Le désormais traditionnel festival de l’Opéra de Lyon nous propose cette saison un concept original : faire re-vivre trois œuvres majeures du répertoire, Le Couronnement de Poppée, Elektra et Tristan et Isolde dans trois mises en scène cultes de la fin du siècle dernier.
Baptisé “Mémoires”, le festival d’opéras cuvée 2017 nous invite à une expérience originale pour le moins excitante : la re-création de trois chefs-d’œuvre du passé (jusque-là rien de très nouveau) mais à travers le prisme de trois mises en scène du siècle dernier dont les auteurs, tous trois allemands, appartiennent également au passé.
C’est, à bien y regarder, la transposition exacte de la partition d’un compositeur disparu que l’on confie au chef d’orchestre qui saura en interpréter les lignes, les mouvements et déjouer les “inconnues”, prendre certaines décisions en l’absence du créateur.
Doubles relectures
Tout se passe ici peu ou prou dans le domaine de la mise en scène, où trois “réalisateurs de mise en scène” vont tâcher de re-donner vie à ces créations emblématiques de l’école théâtrale allemande de la fin du XXe siècle. C’est donc trois doubles relectures (on vous laisse faire le compte) que nous propose l’Opéra de Lyon, et non des moindres. Jugeons plutôt : Elektra de Richard Strauss dans la mise en scène de Ruth Berghaus, créée à Dresde en 1986, Tristan et Isolde de Wagner dans celle d’Heiner Müller créée à Bayreuth en 1993 et Le Couronnement de Poppée de Claudio Monteverdi vu par Klaus Michael Grüber à l’occasion du festival d’Aix-en-Provence 1999.

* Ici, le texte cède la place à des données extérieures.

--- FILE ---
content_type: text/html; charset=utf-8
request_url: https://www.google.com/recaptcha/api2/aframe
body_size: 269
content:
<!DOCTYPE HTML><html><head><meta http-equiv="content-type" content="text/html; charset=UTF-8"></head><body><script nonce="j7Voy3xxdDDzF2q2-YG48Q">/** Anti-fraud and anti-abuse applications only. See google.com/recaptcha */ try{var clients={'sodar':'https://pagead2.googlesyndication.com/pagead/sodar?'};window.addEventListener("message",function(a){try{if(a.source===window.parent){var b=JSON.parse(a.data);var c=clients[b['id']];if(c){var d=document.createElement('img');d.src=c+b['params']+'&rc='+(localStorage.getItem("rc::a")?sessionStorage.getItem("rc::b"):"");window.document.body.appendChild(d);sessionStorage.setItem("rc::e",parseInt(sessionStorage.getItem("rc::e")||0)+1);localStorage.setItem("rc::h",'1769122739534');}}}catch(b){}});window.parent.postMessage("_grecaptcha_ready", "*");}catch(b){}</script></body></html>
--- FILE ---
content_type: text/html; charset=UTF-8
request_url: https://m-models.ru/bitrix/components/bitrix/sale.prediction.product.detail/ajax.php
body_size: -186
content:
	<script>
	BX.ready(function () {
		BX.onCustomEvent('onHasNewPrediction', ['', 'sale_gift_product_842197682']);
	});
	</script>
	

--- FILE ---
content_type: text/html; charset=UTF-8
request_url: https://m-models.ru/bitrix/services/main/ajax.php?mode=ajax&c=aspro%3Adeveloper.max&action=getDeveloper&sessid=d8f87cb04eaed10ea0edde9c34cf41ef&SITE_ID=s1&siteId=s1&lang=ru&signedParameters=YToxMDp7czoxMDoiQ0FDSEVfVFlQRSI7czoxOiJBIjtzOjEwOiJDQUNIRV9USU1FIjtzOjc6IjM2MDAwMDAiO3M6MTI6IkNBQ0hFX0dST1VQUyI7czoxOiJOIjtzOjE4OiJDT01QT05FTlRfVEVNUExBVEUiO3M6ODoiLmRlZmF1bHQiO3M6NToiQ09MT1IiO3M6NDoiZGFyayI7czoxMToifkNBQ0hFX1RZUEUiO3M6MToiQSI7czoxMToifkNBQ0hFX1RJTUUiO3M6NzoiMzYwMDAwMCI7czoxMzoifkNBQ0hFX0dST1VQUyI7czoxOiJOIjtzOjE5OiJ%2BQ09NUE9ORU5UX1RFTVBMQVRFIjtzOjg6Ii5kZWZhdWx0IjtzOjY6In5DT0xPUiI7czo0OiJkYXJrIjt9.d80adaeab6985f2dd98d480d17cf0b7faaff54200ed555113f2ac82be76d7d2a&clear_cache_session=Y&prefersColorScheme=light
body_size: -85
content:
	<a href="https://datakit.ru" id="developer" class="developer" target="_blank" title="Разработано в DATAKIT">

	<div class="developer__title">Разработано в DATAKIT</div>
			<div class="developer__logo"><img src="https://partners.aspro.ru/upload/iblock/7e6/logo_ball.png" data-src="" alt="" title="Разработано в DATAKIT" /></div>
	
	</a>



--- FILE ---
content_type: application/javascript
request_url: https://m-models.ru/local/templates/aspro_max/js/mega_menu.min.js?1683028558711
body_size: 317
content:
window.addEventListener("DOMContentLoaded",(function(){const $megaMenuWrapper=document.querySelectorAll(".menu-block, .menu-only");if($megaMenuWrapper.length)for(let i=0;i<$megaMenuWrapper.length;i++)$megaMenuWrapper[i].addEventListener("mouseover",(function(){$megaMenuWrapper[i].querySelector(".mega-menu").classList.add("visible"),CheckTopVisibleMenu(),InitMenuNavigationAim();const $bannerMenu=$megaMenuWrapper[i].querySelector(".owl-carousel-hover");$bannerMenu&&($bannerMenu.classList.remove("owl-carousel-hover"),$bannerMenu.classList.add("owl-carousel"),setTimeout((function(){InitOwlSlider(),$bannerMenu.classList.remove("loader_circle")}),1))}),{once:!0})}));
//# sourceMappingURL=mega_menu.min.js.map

Au caractère avant-gardiste de trois œuvres époustouflantes (bien que séparées par deux siècles et demi de musique), vont s’ajouter les chemins nouveaux tracés au siècle dernier par Berghaus, Müller et Grüber dans le domaine du théâtre.
Sophocle futuriste
Transposition pour un public de son temps de la tragédie de Sophocle, l’Elektra de Strauss est à la fois l’œuvre la plus moderne du compositeur dans le domaine de l’écriture, qu’on qualifiera de “contemporaine” ou “radicale”, et sa création la plus fournie d’un point de vue orchestral. Un bijou visionnaire dont la lecture décisive par la chorégraphe et metteur en scène Ruth Berghaus a été représentée 77 fois entre 1986 et 2009.
Müller vs Wagner
Tristan et Isolde est l’unique expérience dans le domaine de l’opéra du metteur en scène et dramaturge Heiner Müller. Créée dans l’immense théâtre de Bayreuth.
La re-création lyonnaise de ce succès doit beaucoup à la clairvoyance du chef Hartmut Haenchen (également à la baguette dans Elektra) et à la dialectique du “réalisateur de mise en scène” Stephan Suschke qui, fin collaborateur de Müller (il a d’ailleurs pris sa suite à Bayreuth à sa mort), ne navigue ainsi pas en terrain inconnu.
L’épopée d’un couronnement
Avec Le Couronnement de Poppée, la machine à remonter le temps va fonctionner à plein régime : direction 1643 où Monteverdi dévoile pour la première fois l’œuvre fulgurante ; petite étape en 1999 à Aix-en-Provence où Grüber en donne la version reprise ici ; en avant vers 2017 où Les Nouveaux Caractères de Sébastien d’Hérin et les solistes du studio de l’Opéra vont nous caresser aux sonorités tantôt vertes tantôt chatoyantes des instruments anciens, au nom du génie du premier compositeur d’opéras de l’histoire.